A credible vote is essential if Zimbabwe is to exit painful sanctions and secure the donor funding and investment needed to stem chronic cash shortages.
As a result, the views of election observers are seen as crucial.
EU chief observer Elmar Brok said many voters, particularly young women, left voting queues in frustration at long delays.
The EU has not yet concluded how to judge the vote, he said.
"In some cases it works very smoothly but in others we see that it is totally disorganised and that people become angry, people leave," Mr Brok told reporters in Harare, adding that it was unclear whether the problems stemmed from coincidence or bad organisation.
Mr Mugabe, 94, led the war for independence and since 1980 has dominated the country's politics.
But since he stepped down under military pressure in November he has lived in obscurity.
He emerged on the eve of the election to announce he would vote for the opposition, surprising Mr Mnangagwa who accused him of striking a deal with Mr Chamisa.
Mr Mugabe made no comment to reporters as he cast his ballot around lunchtime accompanied by his wife, Grace.
A huge crowd gathered outside, some cheering, many booing.
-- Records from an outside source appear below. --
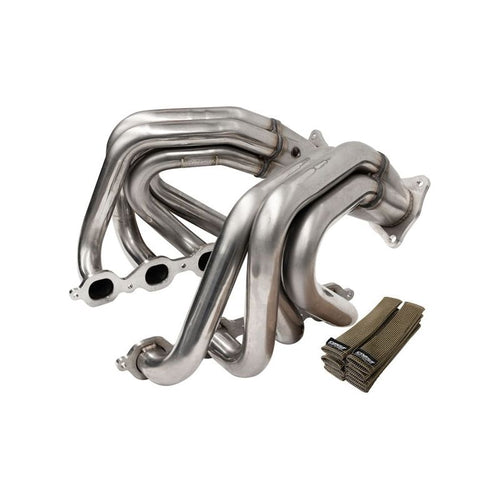 CORSA - 2020-2026 Chevrolet Corvette C8 1.875in Primary 304 SS Headers
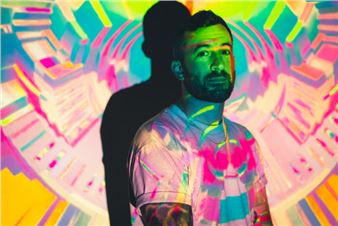 Lindsay Howard and Chuck Anderson Bring a Curatorial Approach to Friends with Benefits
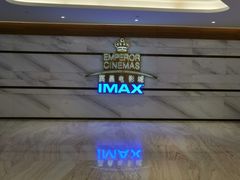 -英皇电影城(英皇集团中心IMAX店)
Mr Mnangagwa denied Mr Mugabe's claim that the vote would not be free since it was being run by a "military government".
"I can assure you that this country is enjoying democratic space which has never been experienced before," Mr Mnangagwa told public television after voting.
Opinion polls give the 75-year-old former intelligence chief only a slim lead over 40-year-old Mr Chamisa.
There will be a runoff on 8 September if no candidate wins more than half the votes.
Mr Mnangagwa, of the Zimbabwe African National Union-Patriotic Front (ZANU-PF), has been president since the military ousted Mr Mugabe.
Elections under Mr Mugabe were often marred by intimidation, rigging and violence but the consensus is the build-up to this vote has been better than before, although Mr Chamisa complained about a flawed voters' roll and opaque ballot paper printing.
Mr Chamisa, a lawyer and pastor, has attracted young and unemployed voters frustrated with nearly four decades of ZANU-PF rule.
"Victory is certain, the people have spoken," Mr Chamisa said after casting his ballot in Harare as a cheering crowd chanted: "President! President! The president is here!"
"I have no doubt that by end of day today we should be very clear as to an emphatic voice for change," Mr Chamisa said.
Polling stations opened at 7am local time, and were due to close at 7pm. Zimbabweans are also electing 210 members of parliament and more than 9,000 councillors.
The European Union, the United States and the Commonwealth have sent observers.
Mr Mnangagwa has made a big effort to win over foreign opinion; hosting Western ambassadors, courting investors and patching up relations with white commercial farmers who were violently evicted from their farms under Mr Mugabe.